Declaring war on silos and insulated thinking. Being audience, not organisationally-centred. If we are
to survive as anything more than a shell than a legacy broadcaster as an empire in decline this is
what we must do.
To survive and prosper, Mr Scott suggested media organisations would need to do five things: be
transformational in their thinking, inquisitive about new technology, empower audiences to contribute,
protect themselves through diversification, and build cultural behaviours from within.
The only media organisations that can survive will be those who know and accept that all the
rules have changed. Its that kind of transformational thinking and only that which will bring
the true critical analysis of the business mode.
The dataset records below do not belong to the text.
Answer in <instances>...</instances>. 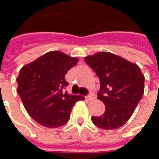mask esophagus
<instances>
[{"instance_id": "esophagus-1", "label": "esophagus", "mask_w": 159, "mask_h": 159, "mask_svg": "<svg viewBox=\"0 0 159 159\" xmlns=\"http://www.w3.org/2000/svg\"><path fill=\"white\" fill-rule=\"evenodd\" d=\"M86 99L88 100H93L95 99V96L93 95V93H90V94H89V95H87Z\"/></svg>"}]
</instances>
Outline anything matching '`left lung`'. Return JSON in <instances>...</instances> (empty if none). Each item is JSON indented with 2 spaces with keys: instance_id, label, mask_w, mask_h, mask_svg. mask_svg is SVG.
<instances>
[{
  "instance_id": "left-lung-1",
  "label": "left lung",
  "mask_w": 159,
  "mask_h": 159,
  "mask_svg": "<svg viewBox=\"0 0 159 159\" xmlns=\"http://www.w3.org/2000/svg\"><path fill=\"white\" fill-rule=\"evenodd\" d=\"M84 60L100 78L97 99L106 107L103 115L92 117V122L103 129L119 128L129 119L143 95L145 76L136 64L111 52H97Z\"/></svg>"
}]
</instances>
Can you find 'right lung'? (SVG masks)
<instances>
[{
  "label": "right lung",
  "mask_w": 159,
  "mask_h": 159,
  "mask_svg": "<svg viewBox=\"0 0 159 159\" xmlns=\"http://www.w3.org/2000/svg\"><path fill=\"white\" fill-rule=\"evenodd\" d=\"M79 59L59 51H51L24 66L17 78L18 93L33 119L47 128H59L70 119L72 107L84 97L63 89L65 76Z\"/></svg>",
  "instance_id": "1"
}]
</instances>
Successful organisations will be endlessly inquisitive about the new, understanding that no-one
knows where the next breakthrough idea or technology will come from. You dont just need to
find creative partners you need to let them do what they do giving them space in a strategic
alliance to inform you, build your understanding and help you find new audiences in new ways.
Successful organisations will be willing to empower their audiences to contribute, to create and
to share. They will cede power to audiences to gain engagement and respect.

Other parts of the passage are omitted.